With its soothing fountains and ponds, bonsai gardens, dozens of huge golden sculptures of various Buddhas and Bodhisattvas, and stunning halls, including the main Gracious Hall, the Thousand Buddha Hall and the Meditation Hall, it is easy to spend an hour or more in this refreshing oasis of spirituality and calm. (9160 Steveston Hwy; buddhisttemple.ca)
• Steveston & Gulf of Georgia Cannery: Walk along the Fraser River, check out the seafood catch from the fishing boats tied up to Fisherman’s Wharf, or visit the National Historic Site of the Georgia Cannery, where gruelling 1930s life on a salmon canning line is recreated in fascinating detail.

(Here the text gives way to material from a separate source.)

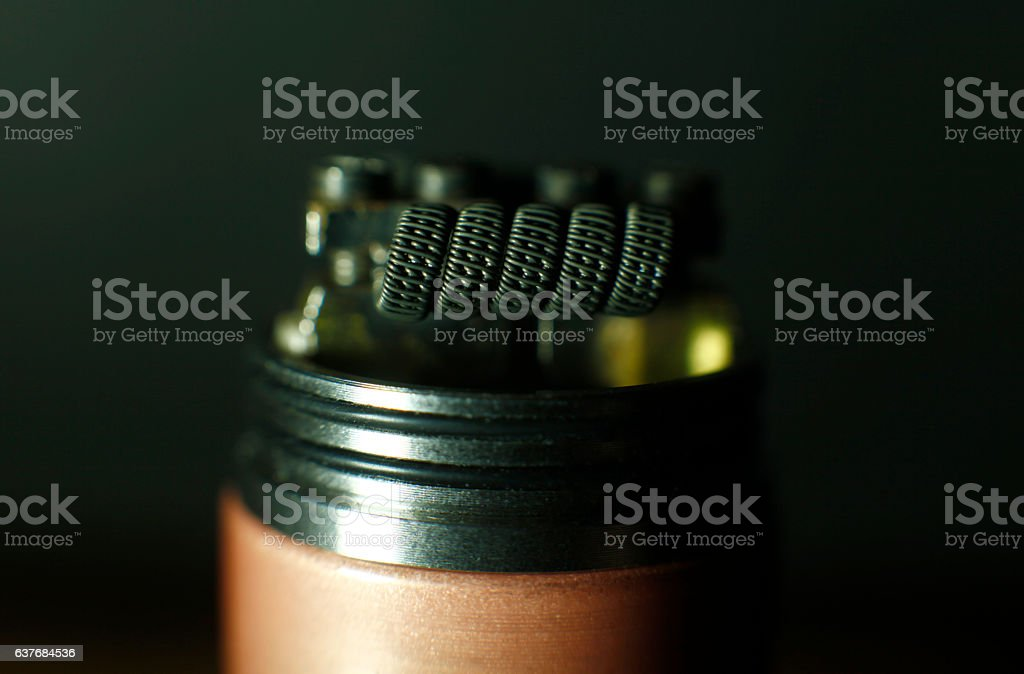 Triple fused clapton coil build in vaping rebuildable dripping atomizer stock photo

Or stroll the quaint streets. Since 2011, Steveston has been the set for the popular ABC show Once Upon a Time, bringing a whole new group of TV tourists to explore the picturesque village and its boutique shops.
(steveston.bc.ca)
• River Rock Casino Resort: I’m not much of a gambler, but we spent a highly enjoyable evening at the casino. It started with a gourmet dinner at Tramonto, one of four restaurants on the property. Then we took in the Temptations Revue, playing in the sold-out 1,000-seat Show Theatre, and soon we were singing along to 1960s Motown hits.
We finished the day off by seeing how long we could make $50 last in the casino — with penny slots and a few lucky numbers coming up on the roulette wheel, it was a lot longer than we thought. (8111 River Rd.; riverrock.com)

Shopping
I love exploring the aisles of the large Asian grocery stores such as Osaka (Yaohan Centre) and
H-Mart (Aberdeen Centre), marvelling at the names and shapes of fruits and vegetables
I have never seen before (burra, longon, kabocha, nagaimo, lettuce stem and more).
Osaka is a great place to go for gorgeous and cheap Japanese house wares or to find out what’s hot in the “Japanese Trendy Zone.”
The mammoth Aberdeen Centre is an East-meets-West shopping experience, with three levels of unique largely Asian stores, including Daiso, the Japanese equivalent of the dollar store.
One year ago, the European-inspired McArthurGlen Designer Outlet opened on Sea Island, a few minutes away from Vancouver International Airport (at the Templeton Canada Line stop).
It now has 50 top-end lifestyle and designer shops (Coach, Armani, Brooks Brothers, Calvin Klein) arrayed in an attractive village-style outdoor mall of cobbled streets and gabled exteriors.
(7899 Templeton Station Rd.; mcarthurglen.com)
Our two nights and three days exploring the cultural riches of Richmond felt as refreshing and rejuvenating as if we’d left the country — but with no jet lag or travel hassle.
Then, hopping on a Harbour Air float plane at the South Vancouver Terminal, we were home in 45 minutes.

Anne Mullens was a guest of Tourism Richmond (visitRichmondBC.com), which did not review this article.